#### [Collected data entries]

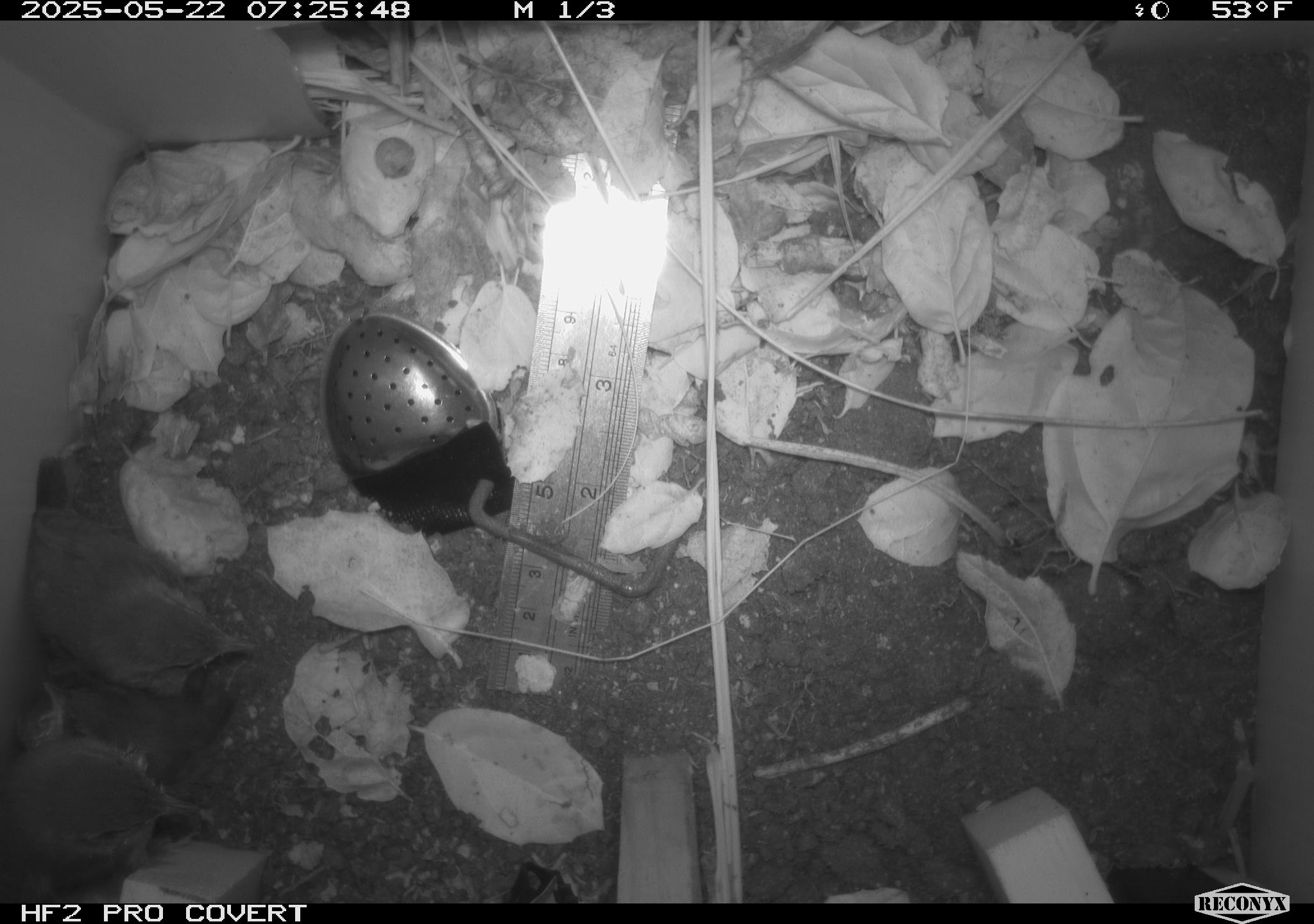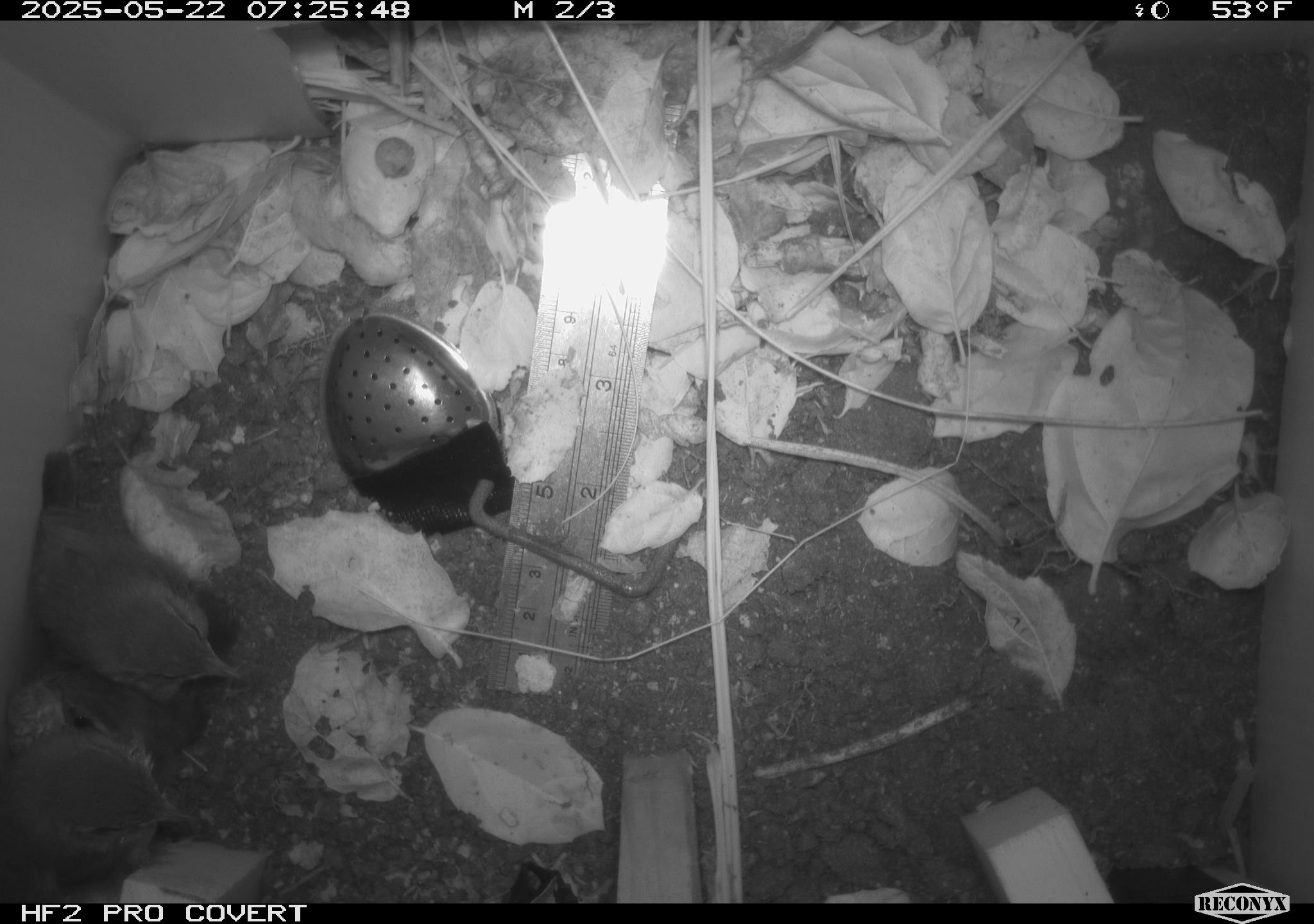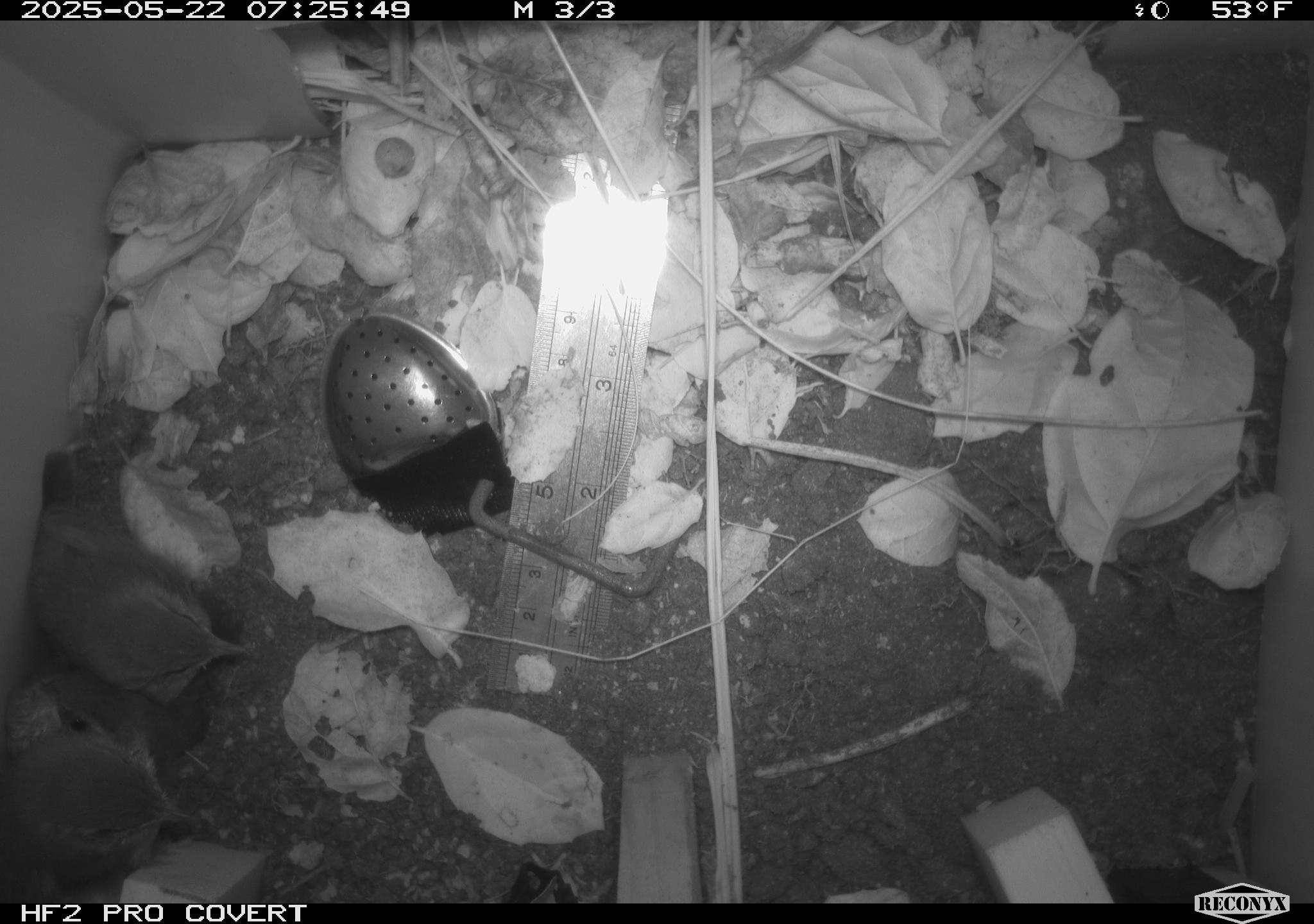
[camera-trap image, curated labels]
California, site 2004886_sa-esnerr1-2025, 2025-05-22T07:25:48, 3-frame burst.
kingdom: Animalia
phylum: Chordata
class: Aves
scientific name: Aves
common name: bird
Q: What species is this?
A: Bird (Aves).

--

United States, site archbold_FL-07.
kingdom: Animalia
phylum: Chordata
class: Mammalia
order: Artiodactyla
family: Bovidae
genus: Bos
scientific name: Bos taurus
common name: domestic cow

#### [EXERCISE DESCRIPTION]
Print, without alteration, only the lines above between the one holding "[camera-trap image, curated labels]" and the one holding "A: Bird (Aves).", inclusive.

#### [TASK SOLUTION]
[camera-trap image, curated labels]
California, site 2004886_sa-esnerr1-2025, 2025-05-22T07:25:48, 3-frame burst.
kingdom: Animalia
phylum: Chordata
class: Aves
scientific name: Aves
common name: bird
Q: What species is this?
A: Bird (Aves).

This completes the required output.